Review by Frank Plowright
Planetes has developed from light comedy of space garbage collectors into a contemplation of man’s place in the wider universe, which makes it strange that this volume opens with a seeming return to the light comedy. Hachi, who’s been the lead character over the previous two volumes isn’t seen, as Makoto Yukimura instead looks back on other people whose stories seemed to have been sidelined. This is cleverly done, however, as time is still moving forward.
After the perhaps surprising events of Planetes 03, Tanabe is back to work with the DS-12 space garbage collecting crew, who have to deal with a new addition believing himself to be an alien, and constantly jotting down learned lessons about emotional responses in a notebook. That’s followed by Werner Locksmith, head of the Von Braun project, confronting the consequences of a past tragedy, rather glossed over in Planetes 02. It opens up a new interpretation of him. Is he just single-minded, cold and used to getting what he wants, or is there something more sinister about him? It’s a complete switch of mood from the opening chapter.
It’s also more representative of what follows, with the bigger picture changing dramatically.

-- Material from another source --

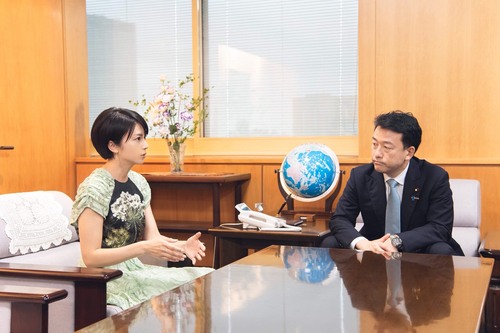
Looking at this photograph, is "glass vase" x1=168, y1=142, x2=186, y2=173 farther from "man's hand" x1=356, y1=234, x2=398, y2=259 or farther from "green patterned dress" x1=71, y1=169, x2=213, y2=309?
"man's hand" x1=356, y1=234, x2=398, y2=259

The third chapter begins with Tanabe questioning the point of there being space garbage collectors if some items are off limits, but develops into a look at Fee’s life and how sick she is with certain aspects of it. She’s an example of how smart the plotting is. In Planetes 03 Fee noted her son’s habit of adopting stray dogs, which at the time just seemed a comment in passing, but with her back home we see the consequences, and that expands into allegory in the final volume. Fee’s disenchantment leads into a discussion of Kessler Syndrome, mentioned when Planetes began, a real world theory concerning the possibility that a single loose piece of space debris could crash into something large. It would fracture and disintegrate with parts of varying sizes causing more problems, leading to a toppling domino effect destroying much of what’s in orbit around Earth. That’s relevant because while the DS-12 is in space, political events are moving rapidly on Earth.
It’s interesting that Yukimura hints at a nation chafing for war in space without actually naming them. Having their more reasonable side represented by someone named Colonel Sanders is a hefty clue, but then there’s a sequence of the USA threatening another nation. By the end of the five chapters there’s been an incredible escalation, so much so that readers will have forgotten about Hachi never being seen. Fee is especially well developed, her personality and past combining to prompt what she does, and there are some secrets about her still be revealed in Planetes 4.2.
What’s been a very satisfying read ends with a long text section explaining some of the science behind the stories and some speculation about the world that led to what we’re reading in Planetes. These chapters are alternatively available in the second Planetes Omnibus.